Tarefas a resolver:
a - Reproduza, do excerto, a parte que começa com as palavras que contêm "X.Esta interpretação choca" e termina com "ação seja instaurada.".
b - Segundo o excerto, em que data foi proferido o acórdão do Tribunal da Relação de Évora invocado pelos Recorrentes?

Excerto do documento:
X.Esta interpretação choca frontalmente com a ratio legis do artigo 77.º do CSC, que visa dar aos sócios oportunidade de agir quando a sociedade não o faz. Ao restringir estes casos àqueles em que a sociedade falou em agir, mas não o fez, o Tribunal a quo coarta por completo os direitos dos sócios, e outorga ao gerente inúmeras possibilidades de obstar a que a ação seja instaurada.
Y.Por outro lado, a interpretação literal do n.º 1 do artigo 77.º do CSC in fine que os Recorrentes defendem tem largo respaldo jurisprudencial; veja-se o acórdão do Supremo Tribunal de Justiça proferido em 19 de outubro de 2004, no âmbito do processo n.º 04B3095, e o acórdão proferido pelo Tribunal da Relação de Évora no dia 30 de janeiro de 2020 no âmbito do processo n.º 1048/14.3TBPBL-C.E1.
Z.Em suma, o Tribunal a quo errou na sua aplicação do n.º 1 do artigo 77.º do CSC, quando adotou uma interpretação restritiva segundo a qual a expressão “quando a mesma a não haja solicitado” teria o significado de “quando a ação não tenha sido proposta pela sociedade ou por a respetiva assembleia geral não ter deliberado nesse sentido, ou por ter deixado correr o prazo de seis meses sobre a deliberação sem propor a ação”.
AA.E, desse erro na aplicação da Lei, resultou o erro de decisão que determinou o sentido da sentença a quo: o Tribunal errou ao decidir julgar procedente a “exceção dilatória de falta de deliberação prévia dos sócios ou recusa da mesma, com violação do carácter subsidiário da presente ação ut singuli”, e, bem assim, errou quando decidiu julgar o tribunal “impedido de conhecer do mérito da causa, absolvendo o réu M... da instância”.
BB.Nestes termos e por estes fundamentos, deve a Sentença recorrida ser revogada, e substituída por outra que julgue improcedente qualquer “exceção dilatória de falta de deliberação prévia dos sócios ou recusa da mesma, com violação do carácter subsidiário da presente ação ut singuli”, e determine a baixa dos autos à primeira instância, para que prossiga o julgamento do mérito da causa.
Nestes termos, e nos demais de Direito que V. Exas. doutamente suprirão, deverá ser revogada a Sentença recorrida, e substituída por Acórdão que:
a)-Julgue improcedente a “exceção dilatória de falta de deliberação prévia dos sócios ou recusa da mesma, com violação do carácter subsidiário da presente ação ut singuli”, e
b)-Determine a baixa dos autos à primeira instância, para que prossiga o julgamento do mérito da causa.”

O Réu apresentou CONTRA-ALEGAÇÕES, formulando como conclusões:
A.O Tribunal ad quo, julgou procedente a exceção dilatória de falta de deliberação prévia dos sócios ou recusa da mesma, por violação do carácter subsidiário da presente ação ut singuli e, em consequência, julgou-se impedido de conhecer do mérito da causa, absolvendo o Réu da instância.
B.In casu, o Tribunal a quo, considerou que se os sócios “pretenderem que a sociedade responsabilize os seus gestores por administração danosa, deverão deliberar a propositura de uma ação de condenação pelos prejuízos infligidos à sociedade”.

Secção de dados:
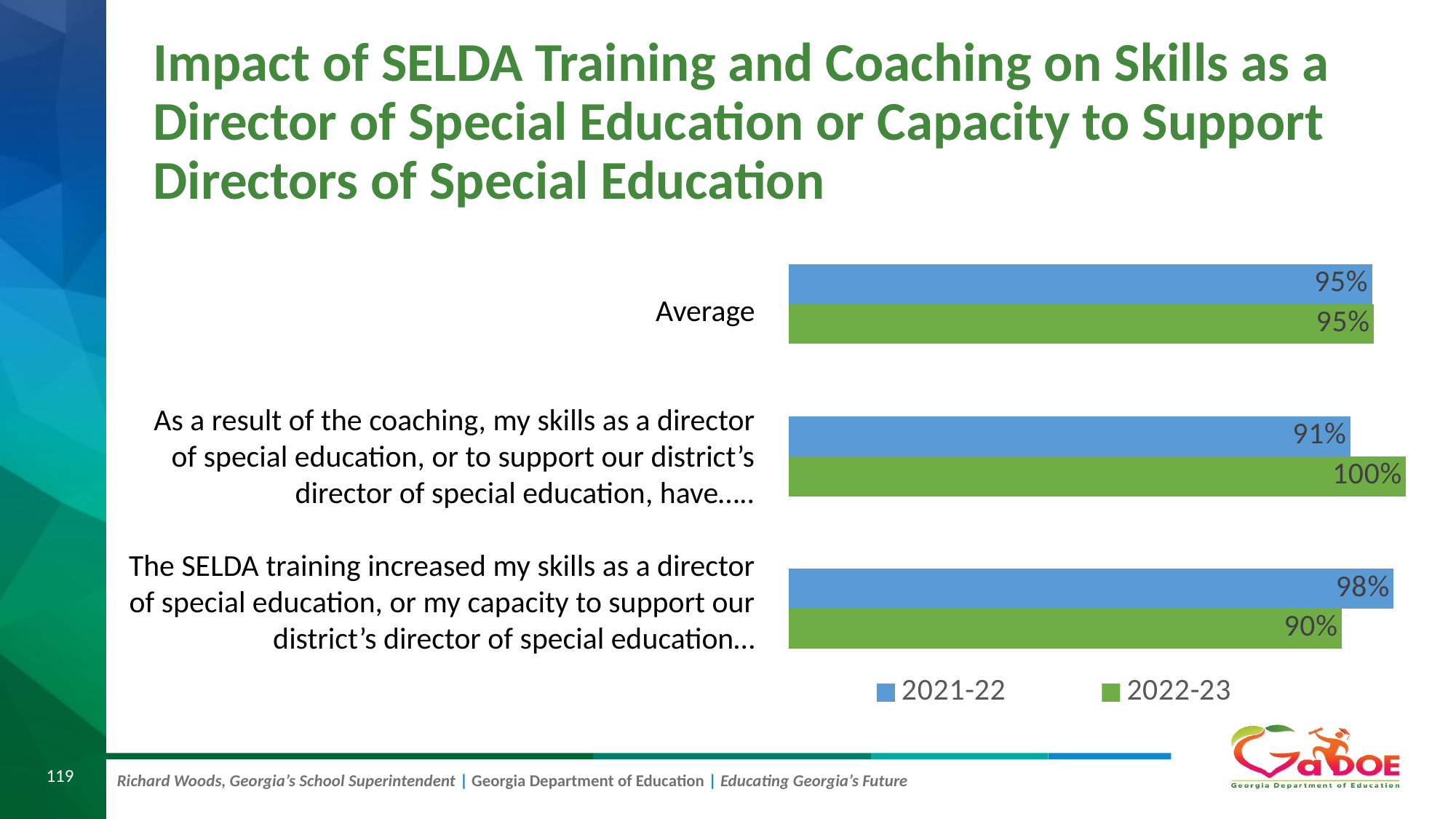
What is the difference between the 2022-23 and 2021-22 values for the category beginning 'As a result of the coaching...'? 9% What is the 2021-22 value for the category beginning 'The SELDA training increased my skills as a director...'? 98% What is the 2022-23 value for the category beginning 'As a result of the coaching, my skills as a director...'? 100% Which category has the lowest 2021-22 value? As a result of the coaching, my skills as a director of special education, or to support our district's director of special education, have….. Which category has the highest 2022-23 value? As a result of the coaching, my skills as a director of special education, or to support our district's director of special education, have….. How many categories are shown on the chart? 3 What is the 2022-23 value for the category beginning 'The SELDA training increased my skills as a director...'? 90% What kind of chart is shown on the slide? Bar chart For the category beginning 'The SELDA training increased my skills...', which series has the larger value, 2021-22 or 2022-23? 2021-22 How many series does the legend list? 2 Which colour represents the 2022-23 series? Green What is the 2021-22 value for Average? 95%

* * *

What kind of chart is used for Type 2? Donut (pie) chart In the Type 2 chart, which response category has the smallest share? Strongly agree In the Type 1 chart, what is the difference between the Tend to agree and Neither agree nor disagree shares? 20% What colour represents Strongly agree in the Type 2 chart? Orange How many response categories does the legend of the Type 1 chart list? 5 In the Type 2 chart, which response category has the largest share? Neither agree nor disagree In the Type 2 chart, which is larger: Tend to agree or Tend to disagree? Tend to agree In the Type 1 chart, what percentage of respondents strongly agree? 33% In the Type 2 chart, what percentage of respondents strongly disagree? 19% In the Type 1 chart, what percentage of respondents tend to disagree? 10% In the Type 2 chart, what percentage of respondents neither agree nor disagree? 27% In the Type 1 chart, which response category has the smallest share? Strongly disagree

---

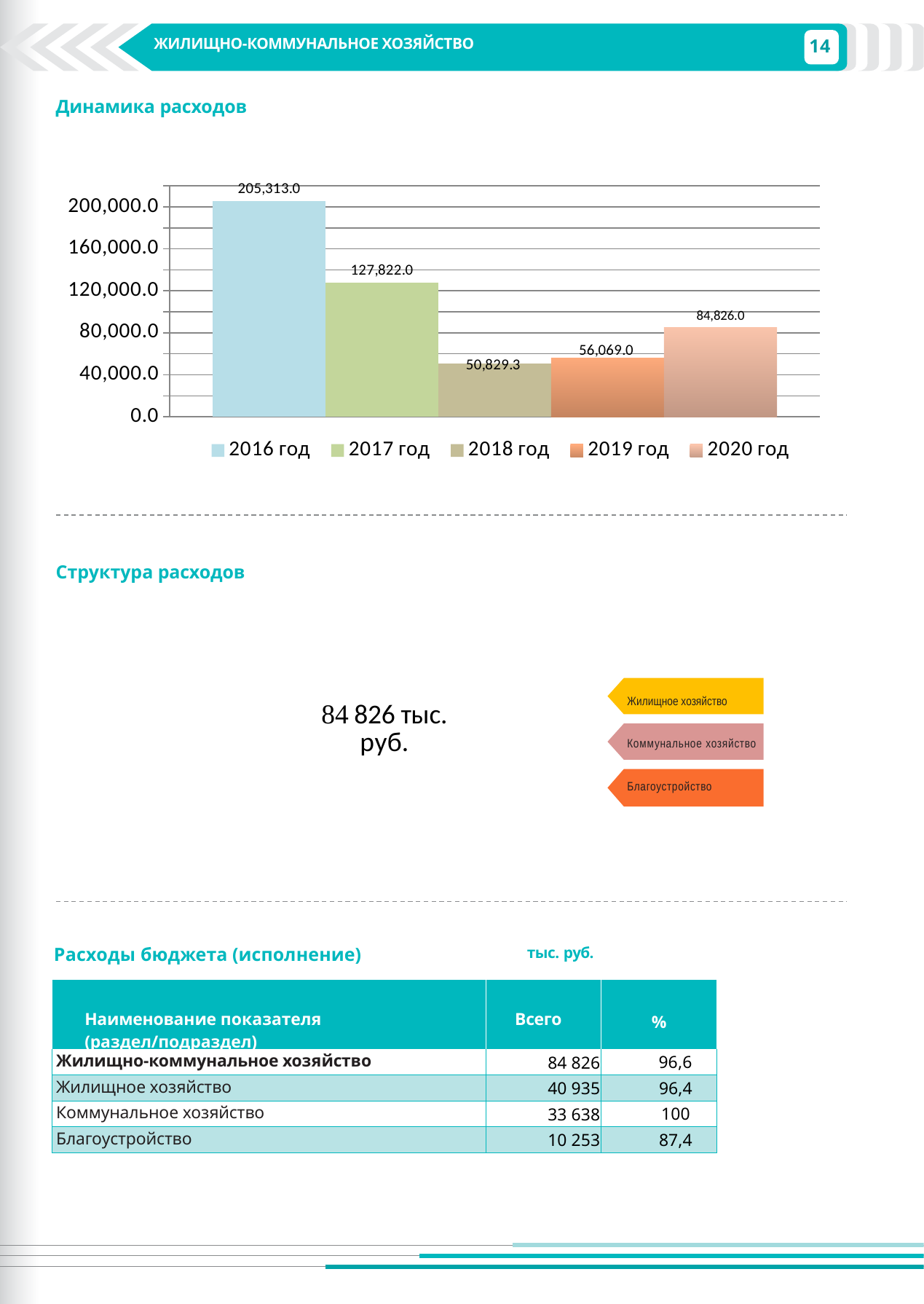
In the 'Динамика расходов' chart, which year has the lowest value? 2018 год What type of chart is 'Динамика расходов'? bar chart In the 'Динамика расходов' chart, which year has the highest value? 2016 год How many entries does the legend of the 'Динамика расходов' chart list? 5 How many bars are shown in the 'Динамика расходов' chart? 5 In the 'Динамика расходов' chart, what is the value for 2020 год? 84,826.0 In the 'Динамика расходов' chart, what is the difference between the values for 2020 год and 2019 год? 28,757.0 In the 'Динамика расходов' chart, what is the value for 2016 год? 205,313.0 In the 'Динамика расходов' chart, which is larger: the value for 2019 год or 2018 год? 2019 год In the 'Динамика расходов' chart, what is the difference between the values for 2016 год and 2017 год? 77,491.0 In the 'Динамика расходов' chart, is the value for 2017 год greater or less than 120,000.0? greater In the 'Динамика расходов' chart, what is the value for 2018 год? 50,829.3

Respostas:
a -
X.Esta interpretação choca frontalmente com a ratio legis do artigo 77.º do CSC, que visa dar aos sócios oportunidade de agir quando a sociedade não o faz. Ao restringir estes casos àqueles em que a sociedade falou em agir, mas não o fez, o Tribunal a quo coarta por completo os direitos dos sócios, e outorga ao gerente inúmeras possibilidades de obstar a que a ação seja instaurada.

b - Em 30 de janeiro de 2020.